Introductory book for homological algebra So, I want to read about M sequence, or Koszul complexes, Cohen-macaulay modules. But I am realizing that to study these concepts I need to have some good background on homological algebra. So far I have finished atiyah MacDonald, so I have little background on this topic specially about tor and ext. But I want to know more on this topic. It will be great if you can recommend some introductory books for self reading mainly on homological algebra. 
And on this note, I know about commutative algebra, as per atiyah MacDonald and galois theory, so it will be great if you can inform me about some prerequisites I have to study in order to read those books.

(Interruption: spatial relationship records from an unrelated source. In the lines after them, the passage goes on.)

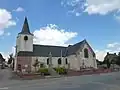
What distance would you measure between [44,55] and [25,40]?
685cm

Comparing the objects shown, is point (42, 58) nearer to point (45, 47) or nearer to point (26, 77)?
point (45, 47)

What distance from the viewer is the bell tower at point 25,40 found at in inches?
2223

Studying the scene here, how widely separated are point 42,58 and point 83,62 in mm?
11546

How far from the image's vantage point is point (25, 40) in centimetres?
5697

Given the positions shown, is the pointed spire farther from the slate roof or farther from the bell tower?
the slate roof

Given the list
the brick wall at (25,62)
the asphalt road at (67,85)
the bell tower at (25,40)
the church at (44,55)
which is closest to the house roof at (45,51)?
the church at (44,55)

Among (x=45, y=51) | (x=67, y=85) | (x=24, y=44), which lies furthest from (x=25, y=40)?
(x=67, y=85)

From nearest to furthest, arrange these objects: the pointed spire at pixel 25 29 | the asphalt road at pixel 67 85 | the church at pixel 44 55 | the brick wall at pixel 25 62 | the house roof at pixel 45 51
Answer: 1. the asphalt road at pixel 67 85
2. the brick wall at pixel 25 62
3. the church at pixel 44 55
4. the house roof at pixel 45 51
5. the pointed spire at pixel 25 29

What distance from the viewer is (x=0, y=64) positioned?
81125mm

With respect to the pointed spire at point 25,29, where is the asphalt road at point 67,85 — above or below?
below

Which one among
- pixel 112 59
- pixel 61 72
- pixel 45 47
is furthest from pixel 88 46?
pixel 112 59

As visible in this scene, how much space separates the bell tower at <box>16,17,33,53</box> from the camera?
56469 millimetres

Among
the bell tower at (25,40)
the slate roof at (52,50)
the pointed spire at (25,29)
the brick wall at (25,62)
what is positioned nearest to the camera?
the brick wall at (25,62)

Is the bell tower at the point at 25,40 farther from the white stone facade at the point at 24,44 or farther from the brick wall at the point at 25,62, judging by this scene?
the brick wall at the point at 25,62
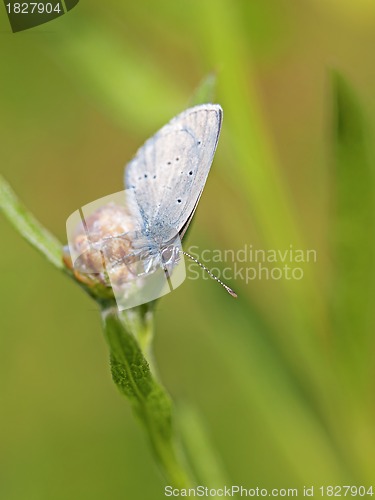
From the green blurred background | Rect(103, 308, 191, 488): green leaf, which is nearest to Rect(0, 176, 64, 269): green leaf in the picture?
Rect(103, 308, 191, 488): green leaf

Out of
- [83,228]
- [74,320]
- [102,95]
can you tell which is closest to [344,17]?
[102,95]

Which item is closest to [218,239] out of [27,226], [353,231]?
[353,231]

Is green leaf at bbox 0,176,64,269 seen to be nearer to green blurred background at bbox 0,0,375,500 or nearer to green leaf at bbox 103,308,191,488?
green leaf at bbox 103,308,191,488

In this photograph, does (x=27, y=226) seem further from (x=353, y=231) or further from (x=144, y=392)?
(x=353, y=231)

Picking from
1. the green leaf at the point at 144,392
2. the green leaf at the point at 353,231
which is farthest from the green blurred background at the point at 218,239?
the green leaf at the point at 144,392

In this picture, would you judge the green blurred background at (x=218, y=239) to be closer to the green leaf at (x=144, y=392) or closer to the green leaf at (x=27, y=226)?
the green leaf at (x=144, y=392)
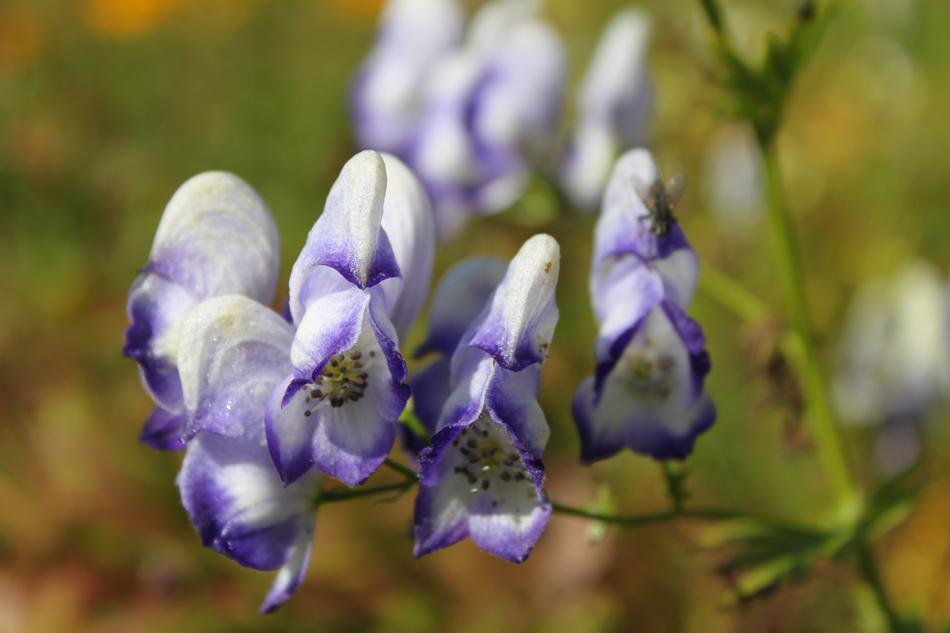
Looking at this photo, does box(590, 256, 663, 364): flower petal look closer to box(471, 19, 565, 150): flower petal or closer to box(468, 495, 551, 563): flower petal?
box(468, 495, 551, 563): flower petal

 A: Rotman's An Introduction to Homological Algebra, 2nd edition is a pretty solid intro to general homological algebra and is very accessible, although it doesn't deal with Koszul complexes.
Weibel's An Introduction to Homological Algebra is also accessible, but is more advanced in its delivery and topics than Rotman's book. It includes topics like Koszul complexes and local cohomology that are relevant to Cohen-Macaulay modules.
Relative Homological Algebra by Enochs and Jenda has a good look at topics in homological algebra, especially Gorenstein homological algebra and approximation theory. It is well contained, reasonable in length and has lots of good exercises. It includes regular sequences, Koszul complexes, local cohomology and has some discussions about CM modules. 
There are two books on local cohomology that are accessible and are contain information about CM modules, namely Twenty-four hours of local cohomology by Iyengar et al, and Local Cohomology: an algebraic introduction with geometric applications by Brodmann and Sharp. Both contain more general information about related homological algebra and commutative algebra.
The first three chapters of Cohen-Macaulay rings by Bruns and Herzog has a lot of information on local rings, depth and related homological algebra, including local cohomology and Koszul complexes. It is quite good as a reference, but you could learn from it as well. I would also put the homological algebra sections of Eisenbud's Commutative Algebra with a view to Algebraic Geometry in with this.
I think you could build a good foundation from any of these books, and there are many more books on homological algebra that I haven't mentioned that are probably just as good.
More technical and specialist books about Cohen-Macaulay modules are Cohen-Macaulay Representations by Leuschke and Wiegand, and Cohen-Macaulay modules over Cohen-Macaulay rings by Yoshino. These are monographs rather than textbooks, but provide a good motivation and illustration of the representation theory of CM modules. The former is more heavy on commutative algebra, while the latter is more concerned with the categorical properties of the CM modules.